#### Spatial questions tied to pictures:
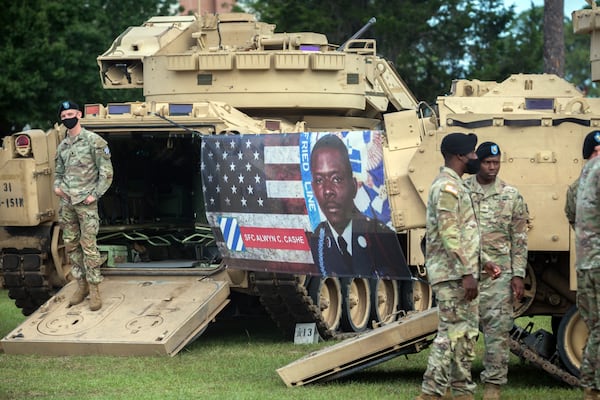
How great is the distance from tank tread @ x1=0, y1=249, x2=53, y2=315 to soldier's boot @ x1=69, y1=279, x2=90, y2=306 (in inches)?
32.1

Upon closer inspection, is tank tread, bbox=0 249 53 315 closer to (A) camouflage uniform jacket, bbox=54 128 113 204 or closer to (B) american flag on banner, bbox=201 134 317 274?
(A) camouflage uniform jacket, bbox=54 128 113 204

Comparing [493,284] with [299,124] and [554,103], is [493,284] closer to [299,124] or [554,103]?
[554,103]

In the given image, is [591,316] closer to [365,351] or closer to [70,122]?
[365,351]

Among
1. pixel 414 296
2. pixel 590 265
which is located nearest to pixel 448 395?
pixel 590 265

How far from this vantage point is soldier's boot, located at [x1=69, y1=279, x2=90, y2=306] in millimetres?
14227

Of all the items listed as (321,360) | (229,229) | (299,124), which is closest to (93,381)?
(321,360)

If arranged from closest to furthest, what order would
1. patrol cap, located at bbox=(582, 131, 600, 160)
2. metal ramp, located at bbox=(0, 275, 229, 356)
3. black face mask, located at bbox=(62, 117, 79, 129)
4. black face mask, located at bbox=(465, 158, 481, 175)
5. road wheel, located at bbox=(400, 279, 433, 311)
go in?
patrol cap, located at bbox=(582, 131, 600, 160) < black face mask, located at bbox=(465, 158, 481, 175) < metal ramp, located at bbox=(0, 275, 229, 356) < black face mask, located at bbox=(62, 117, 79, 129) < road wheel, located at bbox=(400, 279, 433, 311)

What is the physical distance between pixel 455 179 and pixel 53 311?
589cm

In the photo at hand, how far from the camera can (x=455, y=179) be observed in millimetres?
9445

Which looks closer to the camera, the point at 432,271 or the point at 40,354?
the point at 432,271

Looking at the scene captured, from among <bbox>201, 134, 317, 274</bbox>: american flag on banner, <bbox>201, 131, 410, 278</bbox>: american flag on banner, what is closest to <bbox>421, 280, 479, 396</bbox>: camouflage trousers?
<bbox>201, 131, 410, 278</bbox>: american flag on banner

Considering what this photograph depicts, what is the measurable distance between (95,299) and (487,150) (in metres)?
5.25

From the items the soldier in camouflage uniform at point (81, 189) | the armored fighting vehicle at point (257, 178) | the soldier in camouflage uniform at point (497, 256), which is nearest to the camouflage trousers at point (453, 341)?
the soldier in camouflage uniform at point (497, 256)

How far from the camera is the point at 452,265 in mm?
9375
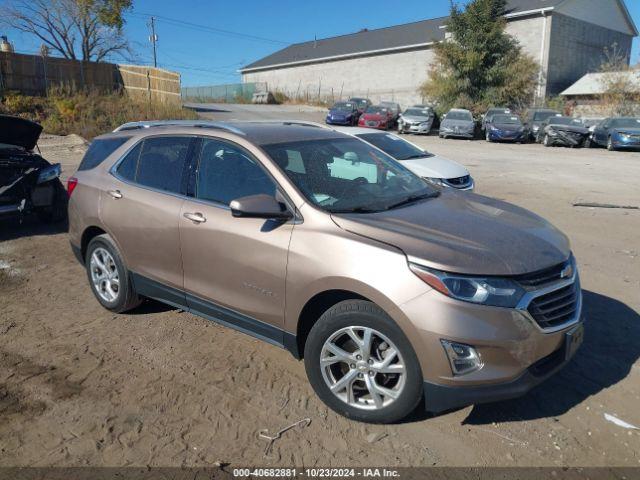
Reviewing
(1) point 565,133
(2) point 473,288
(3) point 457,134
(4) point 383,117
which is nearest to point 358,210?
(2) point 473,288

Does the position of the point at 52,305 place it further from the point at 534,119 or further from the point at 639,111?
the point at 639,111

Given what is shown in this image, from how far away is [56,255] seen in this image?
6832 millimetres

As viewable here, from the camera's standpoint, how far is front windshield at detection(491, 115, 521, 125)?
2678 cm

#### WRITTEN REQUEST:
Exactly as written, give again every line from the one containing "From the items" through the last line of the material, both included, with the pictures left out.

#### RESPONSE BELOW:
From the items the soldier in camouflage uniform at point (81, 189) | the armored fighting vehicle at point (257, 178) | the soldier in camouflage uniform at point (497, 256), which is nearest to the camouflage trousers at point (453, 341)?
the soldier in camouflage uniform at point (497, 256)

How far from the camera is the point at 452,265 in mm?
9375
Reviewing
(1) point 565,133
(2) point 473,288
(3) point 457,134
(4) point 383,117
which is nearest to point 358,210?
(2) point 473,288

Does the position of the point at 52,305 place it further from the point at 534,119 or further from the point at 639,111?
the point at 639,111

Given what is shown in this image, from how far away is [56,255] seen in this image?
6832 millimetres

As viewable here, from the camera's standpoint, how far is front windshield at detection(491, 115, 521, 125)?
2678 cm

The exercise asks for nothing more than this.